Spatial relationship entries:
------------
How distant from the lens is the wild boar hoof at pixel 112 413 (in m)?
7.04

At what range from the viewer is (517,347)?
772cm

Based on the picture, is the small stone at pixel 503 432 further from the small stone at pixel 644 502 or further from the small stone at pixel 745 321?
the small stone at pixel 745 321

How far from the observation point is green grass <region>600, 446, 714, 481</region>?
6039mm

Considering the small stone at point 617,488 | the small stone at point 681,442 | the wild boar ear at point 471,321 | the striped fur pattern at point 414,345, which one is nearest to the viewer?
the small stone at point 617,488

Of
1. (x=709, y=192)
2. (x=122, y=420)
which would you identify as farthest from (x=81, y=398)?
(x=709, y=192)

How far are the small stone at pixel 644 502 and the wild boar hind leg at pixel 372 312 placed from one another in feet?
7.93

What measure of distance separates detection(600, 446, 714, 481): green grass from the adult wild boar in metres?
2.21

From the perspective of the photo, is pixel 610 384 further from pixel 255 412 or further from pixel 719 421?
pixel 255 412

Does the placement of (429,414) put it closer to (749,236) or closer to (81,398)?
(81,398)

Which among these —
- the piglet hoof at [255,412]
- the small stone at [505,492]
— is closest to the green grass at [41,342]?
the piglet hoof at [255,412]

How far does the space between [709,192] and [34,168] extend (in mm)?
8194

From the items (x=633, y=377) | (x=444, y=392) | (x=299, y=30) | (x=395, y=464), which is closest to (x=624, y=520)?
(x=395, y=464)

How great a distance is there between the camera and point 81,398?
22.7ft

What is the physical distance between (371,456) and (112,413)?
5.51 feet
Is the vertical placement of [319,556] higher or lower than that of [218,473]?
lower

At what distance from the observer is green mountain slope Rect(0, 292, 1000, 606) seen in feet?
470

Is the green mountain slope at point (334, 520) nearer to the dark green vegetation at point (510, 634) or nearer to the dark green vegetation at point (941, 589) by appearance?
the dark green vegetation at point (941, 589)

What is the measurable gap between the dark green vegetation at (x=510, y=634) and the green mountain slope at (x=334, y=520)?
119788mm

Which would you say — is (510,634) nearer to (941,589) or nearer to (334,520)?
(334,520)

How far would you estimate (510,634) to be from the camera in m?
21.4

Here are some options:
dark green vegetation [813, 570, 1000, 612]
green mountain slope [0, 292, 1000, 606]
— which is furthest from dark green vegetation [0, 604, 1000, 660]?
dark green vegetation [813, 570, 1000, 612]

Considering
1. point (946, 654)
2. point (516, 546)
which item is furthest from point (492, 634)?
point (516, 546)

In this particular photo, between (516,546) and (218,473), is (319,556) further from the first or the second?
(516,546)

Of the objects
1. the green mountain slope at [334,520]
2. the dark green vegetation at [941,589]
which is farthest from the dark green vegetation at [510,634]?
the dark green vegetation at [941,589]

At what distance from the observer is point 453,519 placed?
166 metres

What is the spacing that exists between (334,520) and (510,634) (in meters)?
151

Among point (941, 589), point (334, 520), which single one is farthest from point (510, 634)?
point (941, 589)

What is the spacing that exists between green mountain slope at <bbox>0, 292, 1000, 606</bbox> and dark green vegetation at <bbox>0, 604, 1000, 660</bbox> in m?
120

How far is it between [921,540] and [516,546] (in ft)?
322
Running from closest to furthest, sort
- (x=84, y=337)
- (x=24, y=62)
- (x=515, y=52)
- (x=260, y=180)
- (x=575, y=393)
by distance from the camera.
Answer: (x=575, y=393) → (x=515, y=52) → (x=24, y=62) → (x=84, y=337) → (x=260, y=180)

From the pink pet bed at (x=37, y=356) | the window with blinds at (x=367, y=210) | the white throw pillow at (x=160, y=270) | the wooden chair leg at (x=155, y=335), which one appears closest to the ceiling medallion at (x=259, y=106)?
------------
Problem requirements:
In the entries from the line with "What is the spacing that exists between green" up to and including the line with "Answer: (x=575, y=393)", can you swap "camera" for "lens" and write out those lines again with nothing else changed?

Worked answer:
What is the spacing that exists between green mountain slope at <bbox>0, 292, 1000, 606</bbox> and dark green vegetation at <bbox>0, 604, 1000, 660</bbox> in m?
120

How far is it between [921,540] and [516,546] (in ft)?
322
Running from closest to furthest, sort
- (x=84, y=337)
- (x=24, y=62)
- (x=515, y=52)
- (x=260, y=180)
- (x=575, y=393)
by distance from the lens.
Answer: (x=575, y=393) → (x=515, y=52) → (x=24, y=62) → (x=84, y=337) → (x=260, y=180)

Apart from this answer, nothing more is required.